Он запомнил это. Убрал в голову, к другим монетам — к словам трактирщика в Грейхейвене, к поваленному дереву в лесу, к солдату с коротким мечом, который посмотрел ему в глаза и решил не драться, к двоим на рыночной площади Эшфорда, которые смотрели не на товар, а на дорогу. Монеты копились, и рисунок на них был пока неясен, но с каждой новой монетой он становился чётче, как становится чётче лицо человека, когда туман рассеивается, — и он знал, что рано или поздно увидит это лицо целиком, и не был уверен, что ему понравится то, что он увидит.

Но сейчас — сейчас он стоял на берегу реки, и сапоги его подсыхали на солнце, и лошадь щипала траву рядом, мокрая и довольная, и впереди лежала дорога на север, и день был ясный, и он был молод, и сух, вернее, почти сух, — и всё остальное могло подождать.

Он не стал ждать Гилберта.

Сел в седло, поправил меч, бросил последний взгляд на ту сторону реки — Гилберт как раз заводил первого мула в воду, и мул упирался, и Гилберт ругался, и охранники стояли в стороне, и вся сцена была похожа на рисунок, который мог бы нарисовать весёлый монах на полях скучной рукописи, — и усмехнулся, и тронул лошадь, и поехал.

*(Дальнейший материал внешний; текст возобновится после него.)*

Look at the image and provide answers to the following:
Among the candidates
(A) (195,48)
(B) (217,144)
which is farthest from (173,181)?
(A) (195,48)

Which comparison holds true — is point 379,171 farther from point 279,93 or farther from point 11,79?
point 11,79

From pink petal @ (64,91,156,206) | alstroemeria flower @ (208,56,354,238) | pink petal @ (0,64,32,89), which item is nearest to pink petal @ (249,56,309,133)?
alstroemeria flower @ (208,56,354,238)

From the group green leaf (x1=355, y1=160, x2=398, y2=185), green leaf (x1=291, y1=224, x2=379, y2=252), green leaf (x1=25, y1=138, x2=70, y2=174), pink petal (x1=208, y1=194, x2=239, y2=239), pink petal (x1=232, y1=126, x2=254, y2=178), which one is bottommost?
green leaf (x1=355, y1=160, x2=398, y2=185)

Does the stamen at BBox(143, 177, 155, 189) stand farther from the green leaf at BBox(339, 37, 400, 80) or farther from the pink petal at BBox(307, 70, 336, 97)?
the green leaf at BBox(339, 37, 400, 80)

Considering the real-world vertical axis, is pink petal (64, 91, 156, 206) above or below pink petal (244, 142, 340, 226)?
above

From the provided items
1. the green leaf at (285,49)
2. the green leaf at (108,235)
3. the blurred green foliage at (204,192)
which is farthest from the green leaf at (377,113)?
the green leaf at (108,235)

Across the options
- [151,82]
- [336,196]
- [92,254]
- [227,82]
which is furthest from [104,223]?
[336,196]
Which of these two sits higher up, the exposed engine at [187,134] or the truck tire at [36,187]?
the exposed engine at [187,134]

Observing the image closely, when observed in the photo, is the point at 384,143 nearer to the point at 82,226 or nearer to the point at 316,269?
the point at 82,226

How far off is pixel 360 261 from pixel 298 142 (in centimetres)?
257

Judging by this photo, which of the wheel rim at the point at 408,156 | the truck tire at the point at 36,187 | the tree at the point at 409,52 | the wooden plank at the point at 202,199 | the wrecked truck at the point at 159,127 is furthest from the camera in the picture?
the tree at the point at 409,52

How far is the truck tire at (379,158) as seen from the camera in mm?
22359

Дорога от переправы шла вверх, на невысокий холм, и с вершины этого холма он оглянулся — в последний раз, — и увидел долину позади себя, всю целиком, залитую полуденным солнцем, зелёную и золотую, с рекой, блестящей посередине, и крохотными фигурками людей и мулов на берегу, и облаками, белыми и медленными, плывущими по небу так низко, что казалось — протяни руку и дотронешься.

И он подумал, что Томас видел бы в этой картине что-нибудь, что он сам не видит, — не потому что Томас видел больше, а потому что Томас видел иначе, видел не глазами разведчика и не глазами солдата, а глазами человека, который умел смотреть на мир так, словно мир — это подарок, который ему только что вручили, и он ещё не успел его развернуть, и предвкушение — самая сладкая часть. Томас сказал бы что-нибудь вроде: «Посмотри, какие облака, они похожи на овец, только чище,» — и это было бы глупо, и смешно, и почему-то правда, и он бы засмеялся, и они бы поехали дальше вместе, и дорога вдвоём всегда короче, чем дорога одному, не потому что путь становится меньше, а потому что время летит быстрее, когда есть с кем его делить.